Joey Giangola: All right, Jeffrey. Well, I've got three more questions for you sir. The first one is, what's one thing that you hope you never forget?

Jeffrey Gordon: Oh, man. What's one thing I hope I never forget? That's a tough one, there's so many things that I think of. I initially think to my kids, what's one thing I'd want to pass down to them? I'll tell you what keeps recurring in my mind is be kind. I believe in that karma lady, and I think that's kind of part of our outbound is just be kind and treat people right. It always has a way of working out if you do that.

Joey Giangola: Now, on the other side of that, what's one thing you still have yet to learn?

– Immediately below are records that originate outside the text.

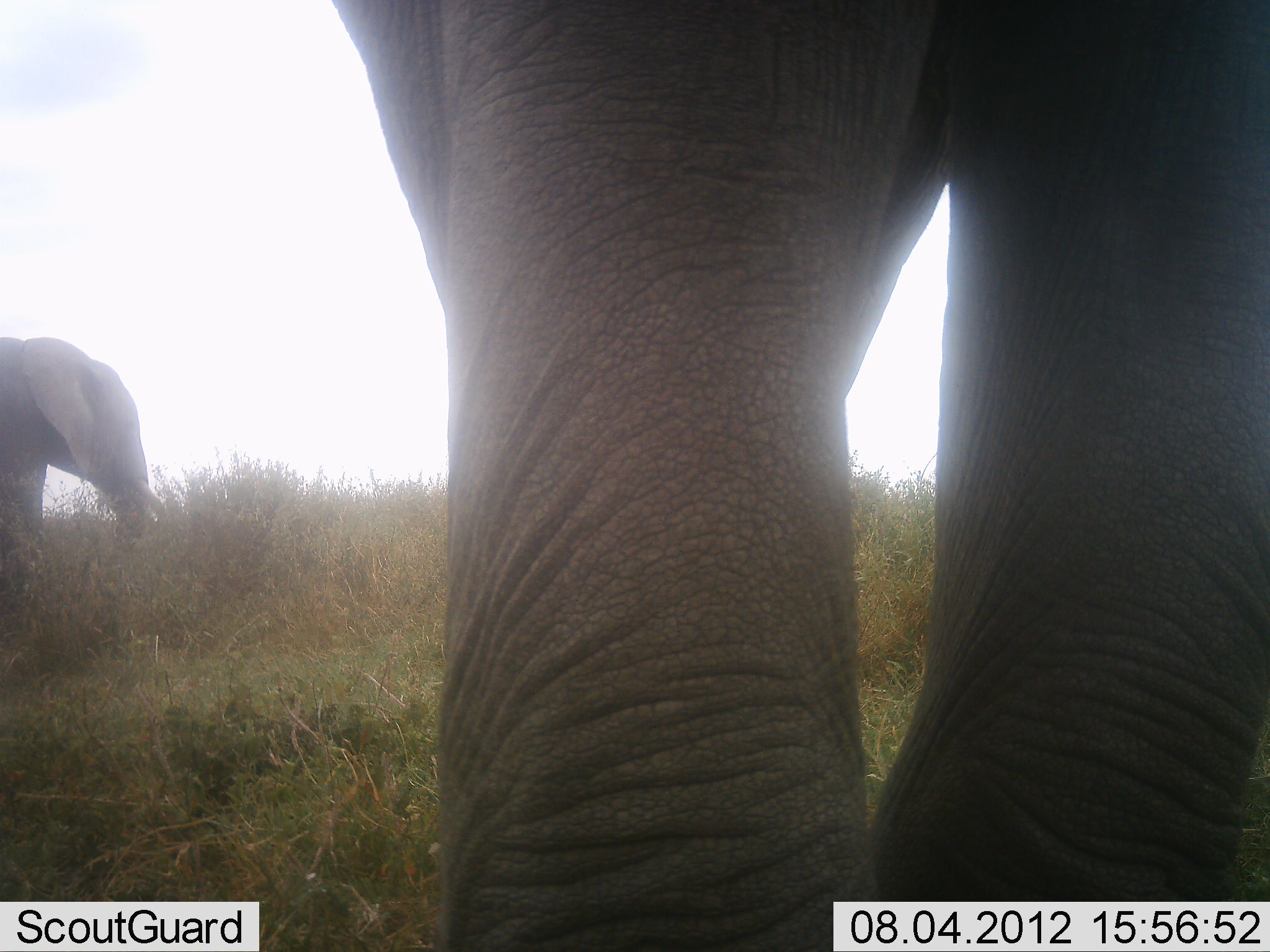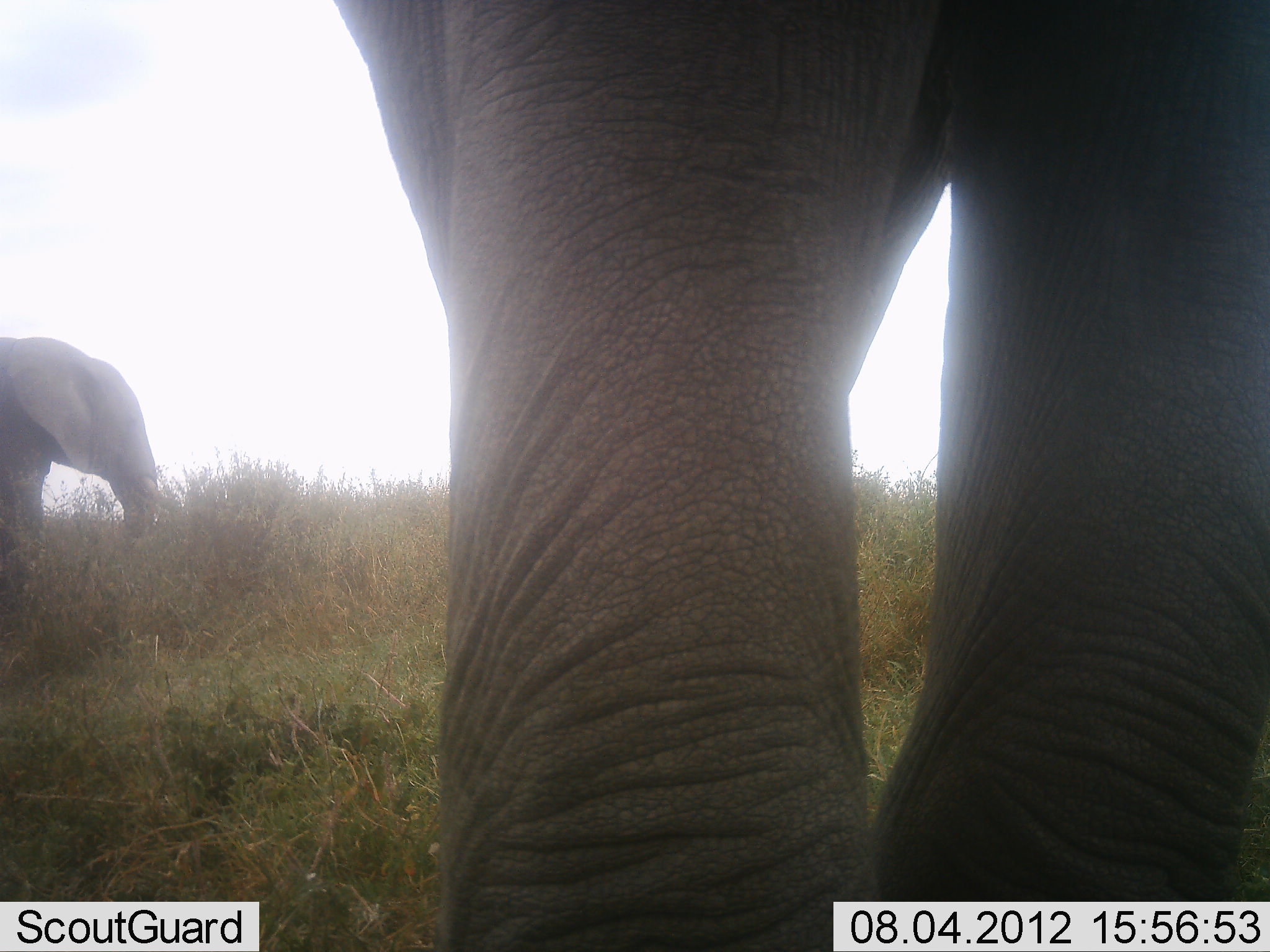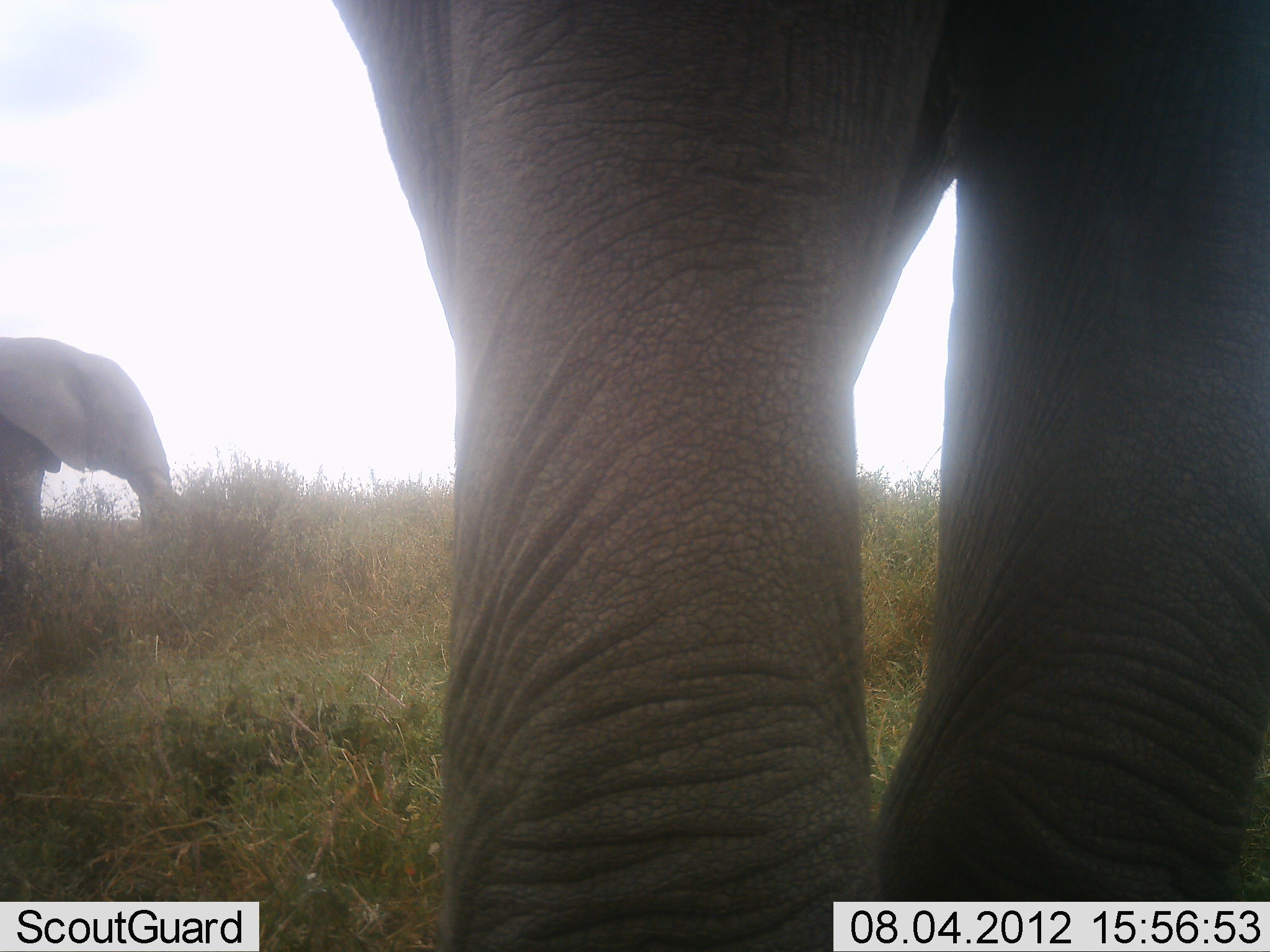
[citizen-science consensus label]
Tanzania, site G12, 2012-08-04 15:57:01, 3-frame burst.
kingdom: Animalia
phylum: Chordata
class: Mammalia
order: Proboscidea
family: Elephantidae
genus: Loxodonta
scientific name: Loxodonta africana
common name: african bush elephant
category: elephant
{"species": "elephant (african bush elephant) (Loxodonta africana)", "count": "2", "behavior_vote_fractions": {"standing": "100%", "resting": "0%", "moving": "0%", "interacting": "0%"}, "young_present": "0%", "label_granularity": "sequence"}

Jeffrey Gordon: That's a good one. I might need to bring my staff in and ask them that. What am I stubborn about? What have I not learned? What have I not learned is that I'm not the best at everything. As an agency owner, I hold on to a lot of things that my team can probably do better than me, but in my mind I do it the best. Yeah, I've not learned that I'm not the best at everything, as egotistical as that sounds.

Joey Giangola: All right. Jeffrey, last question to you, sir. If I were to hand you a magic wand of sorts to reshape, change, alter, speed up, really any part of insurance, what's that thing? Where is it going and what's it doing?

Jeffrey Gordon: I would like to, especially in my world, be directly connected to the carriers. I have to get my submission together. I send it to RPS as the broker who then sends it to ABC companies, to those underwriters, and it's got to come back to the broker, got to come to me. In my world, in the trucking world, there's a few options that have created that technology, but there's no direct, there's a breakdown in time, there's always a breakdown in communication. If I could have a magic wand, it would be a direct connection to more carriers.

Joey Giangola: Jeffrey, this has been fantastic, sir. I'm going to leave it right there.

Jeffrey Gordon: All right, fair enough. I appreciate you having me on.